• _DATASET EXTRACT_
[Start of section]
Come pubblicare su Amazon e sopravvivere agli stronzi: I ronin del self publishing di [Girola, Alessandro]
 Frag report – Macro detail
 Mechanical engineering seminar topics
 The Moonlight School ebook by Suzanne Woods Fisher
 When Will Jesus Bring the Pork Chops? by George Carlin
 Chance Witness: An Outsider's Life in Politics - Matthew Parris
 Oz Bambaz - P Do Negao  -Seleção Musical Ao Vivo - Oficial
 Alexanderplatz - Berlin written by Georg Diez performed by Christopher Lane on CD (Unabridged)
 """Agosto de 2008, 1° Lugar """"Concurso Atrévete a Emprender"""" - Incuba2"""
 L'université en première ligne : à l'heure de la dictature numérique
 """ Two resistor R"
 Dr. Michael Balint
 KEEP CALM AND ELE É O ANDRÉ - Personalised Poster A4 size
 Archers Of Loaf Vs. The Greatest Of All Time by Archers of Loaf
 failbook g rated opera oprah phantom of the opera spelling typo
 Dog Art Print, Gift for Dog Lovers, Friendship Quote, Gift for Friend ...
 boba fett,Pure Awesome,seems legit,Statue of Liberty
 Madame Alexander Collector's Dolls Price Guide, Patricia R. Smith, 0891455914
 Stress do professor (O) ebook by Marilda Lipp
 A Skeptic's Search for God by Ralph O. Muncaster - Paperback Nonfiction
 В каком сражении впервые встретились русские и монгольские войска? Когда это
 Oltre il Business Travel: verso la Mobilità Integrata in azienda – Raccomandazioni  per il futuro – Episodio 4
[End of section]
• _THE TASK_
What you return should be exactly the lines above, starting at the one with "Oz Bambaz - P" and ending at the one with "KEEP CALM AND", and nothing else.

• _YOUR RESPONSE_
 Oz Bambaz - P Do Negao  -Seleção Musical Ao Vivo - Oficial
 Alexanderplatz - Berlin written by Georg Diez performed by Christopher Lane on CD (Unabridged)
 """Agosto de 2008, 1° Lugar """"Concurso Atrévete a Emprender"""" - Incuba2"""
 L'université en première ligne : à l'heure de la dictature numérique
 """ Two resistor R"
 Dr. Michael Balint
 KEEP CALM AND ELE É O ANDRÉ - Personalised Poster A4 size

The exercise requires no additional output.